A second trader agreed that $50 a tonne for copper in St. Louis warehouses was fair in today’s market, although he added that he “personally would quote higher.”

“Chicago would be $50 a tonne as well,” the second trader said, adding that if he were to hear of any cheaper offers in the Midwest city, he plans to snap up the warrants himself.

A third copper trader agreed these much higher premiums to obtain LME copper warrants are not surprising given the Kennecott outage.

Kennecott informed customers in an April 15 letter that this month’s copper cathode shipments would not be impacted as a result of its recent mine collapse but that May’s refined copper shipments will be reduced. “Thereafter, we do not anticipate the ability to make further shipments for the foreseeable future,” the company said at the time (, April 16).

As a result of the incident, London-based Rio Tinto Plc, which owns Kennecott, lowered its initial forecast of mined copper production to 540,000 tonnes this year from February’s estimates of 665,000 tonnes and dropped its refined copper forecast to 205,000 tonnes from 305,000 tonnes previously (, April 16).

With a possible supply crimp on the horizon, more consumers may look to warehoused metal to meet their needs, hence putting upward pressure on in-warehouse premiums. Sources have predicted physical delivered copper premiums will also go up as buyers scramble to find material, with some already reporting higher quotes (, April 17).

Stocks in LME-approved warehouses in New Orleans have spiked to 176,200 tonnes as of April 16 from 75,775 tonnes on Jan. 2, with sources estimating that queues to get material from that city are as long as five months.

Stocks in Chicago and St. Louis have dipped from earlier this year, however, with Chicago holding 5,975 tonnes on April 16, down from 6,400 tonnes at the start of the year, and St.
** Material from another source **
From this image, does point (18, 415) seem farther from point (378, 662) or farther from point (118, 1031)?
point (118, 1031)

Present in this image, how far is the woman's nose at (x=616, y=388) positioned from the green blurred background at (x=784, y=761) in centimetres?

Louis stocks easing to 22,550 tonnes from 36,100 tonnes in January.

The rising cost of transferring ownership of copper warrants comes at a time when warehouses are also offering traders and producers attractive incentives to store material with them, which traders pegged at around $100 a tonne in some locations (, Oct. 12, 2012).

The fact that traders have taken these deals means their material is committed for some time to come however, a third trader said.
“My copper is all slated into New Orleans and it’s all slated (to stay there) for X amount of time,” the third trader said.

This means some will have to look to import new material, he said.